[Begin PROVIDED RECORDS]

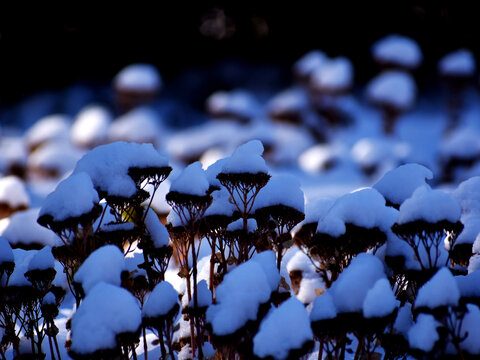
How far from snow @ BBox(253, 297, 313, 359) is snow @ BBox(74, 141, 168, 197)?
1.22m

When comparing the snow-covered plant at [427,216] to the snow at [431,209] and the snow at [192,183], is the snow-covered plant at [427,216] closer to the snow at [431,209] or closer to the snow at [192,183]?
the snow at [431,209]

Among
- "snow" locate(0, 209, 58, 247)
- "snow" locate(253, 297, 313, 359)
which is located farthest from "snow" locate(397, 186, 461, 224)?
"snow" locate(0, 209, 58, 247)

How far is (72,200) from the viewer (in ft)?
8.48

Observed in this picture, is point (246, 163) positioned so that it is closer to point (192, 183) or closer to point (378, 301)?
point (192, 183)

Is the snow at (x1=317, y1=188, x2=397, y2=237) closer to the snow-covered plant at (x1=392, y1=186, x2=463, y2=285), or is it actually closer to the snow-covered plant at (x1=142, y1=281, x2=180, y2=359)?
the snow-covered plant at (x1=392, y1=186, x2=463, y2=285)

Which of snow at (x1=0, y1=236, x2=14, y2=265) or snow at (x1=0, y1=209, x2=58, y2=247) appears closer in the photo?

[End PROVIDED RECORDS]

AIM OF THE EXERCISE:
Make an exact copy of all entries above, dropping the images.

SOLUTION FOR THIS TASK:
How far from snow @ BBox(253, 297, 313, 359) is snow @ BBox(74, 141, 168, 197)?
1.22m

When comparing the snow-covered plant at [427,216] to the snow at [431,209] and the snow at [192,183], is the snow-covered plant at [427,216] closer to the snow at [431,209] or closer to the snow at [192,183]?
the snow at [431,209]

Among
- "snow" locate(0, 209, 58, 247)
- "snow" locate(253, 297, 313, 359)
which is located farthest from "snow" locate(397, 186, 461, 224)?
"snow" locate(0, 209, 58, 247)

How far is (72,200) from the viewer (in ft)?
8.48

Observed in this picture, is point (246, 163) positioned so that it is closer to point (192, 183) or closer to point (378, 301)?
point (192, 183)

Is the snow at (x1=317, y1=188, x2=397, y2=237) closer to the snow-covered plant at (x1=392, y1=186, x2=463, y2=285), or is it actually closer to the snow-covered plant at (x1=142, y1=281, x2=180, y2=359)?
the snow-covered plant at (x1=392, y1=186, x2=463, y2=285)

Which of snow at (x1=0, y1=236, x2=14, y2=265) or snow at (x1=0, y1=209, x2=58, y2=247) appears closer in the photo?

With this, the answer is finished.